Actualités des Transports pour la semaine du 27 octobre au 2 novembre 2014

Gare
Matin gris
by Yann G (CC BY-NC-SA)

Retour sur les actualités des Transports pour
la semaine du 27 octobre au 2 novembre 2014
Le gouvernement va résilier le contrat avec Ecomouv’
Validation du plan de relance autoroutier par la
Commission européenne
La mobilité des français en 2014
La mobilité urbaine évolue, les transports doivent s’adapter
Les VLS réservés aux plus aisés

  • Le gouvernement va résilier le contrat avec Ecomouv’

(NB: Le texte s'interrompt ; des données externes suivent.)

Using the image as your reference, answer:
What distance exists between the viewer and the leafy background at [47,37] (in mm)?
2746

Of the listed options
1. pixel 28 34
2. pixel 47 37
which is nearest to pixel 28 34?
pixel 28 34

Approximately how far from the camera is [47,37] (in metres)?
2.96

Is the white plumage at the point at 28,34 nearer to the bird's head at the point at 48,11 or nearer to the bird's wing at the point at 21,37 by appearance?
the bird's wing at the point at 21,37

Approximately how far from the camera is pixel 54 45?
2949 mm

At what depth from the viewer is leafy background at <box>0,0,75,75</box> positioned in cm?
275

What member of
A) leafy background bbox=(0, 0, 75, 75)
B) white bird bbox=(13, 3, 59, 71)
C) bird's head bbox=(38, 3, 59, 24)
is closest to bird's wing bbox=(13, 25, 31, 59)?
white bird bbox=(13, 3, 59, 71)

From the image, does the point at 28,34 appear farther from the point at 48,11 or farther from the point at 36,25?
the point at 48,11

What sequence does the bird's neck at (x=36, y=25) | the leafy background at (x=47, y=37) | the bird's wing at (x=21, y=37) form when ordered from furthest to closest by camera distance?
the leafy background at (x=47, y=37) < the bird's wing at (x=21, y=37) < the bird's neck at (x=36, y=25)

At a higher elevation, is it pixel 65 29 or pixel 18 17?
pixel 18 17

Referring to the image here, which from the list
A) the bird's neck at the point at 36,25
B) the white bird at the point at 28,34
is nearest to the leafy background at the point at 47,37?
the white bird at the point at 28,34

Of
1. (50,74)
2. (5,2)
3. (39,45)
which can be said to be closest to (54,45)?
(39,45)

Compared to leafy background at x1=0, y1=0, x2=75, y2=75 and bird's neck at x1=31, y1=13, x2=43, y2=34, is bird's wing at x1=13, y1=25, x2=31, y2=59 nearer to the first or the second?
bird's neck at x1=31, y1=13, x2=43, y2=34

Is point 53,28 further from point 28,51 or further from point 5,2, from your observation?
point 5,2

 Jeudi 31 octobre, Alain Vidalies a annoncé la résiliation du contrat conclu avec Ecomouv’. La lettre de résiliation fera mention des « doutes » émis sur « la validité du contrat initial au regard des exigences constitutionnelles qui s’imposent à l’Etat lorsqu’il confie à des personnes privées la gestion de certaines activités ». Le gouvernement se réserve ainsi une marge de manoeuvre pour un recours juridique car les coûts liés à cette décision sont conséquents. L’Etat devra rembourser la mise en place du système et payer pour la dépose. Il devra également s’acquitter de lourdes indemnités pour annulation du contrat. Cette décision impacte également 200 salariés désormais plus qu’inquiets pour leur avenir.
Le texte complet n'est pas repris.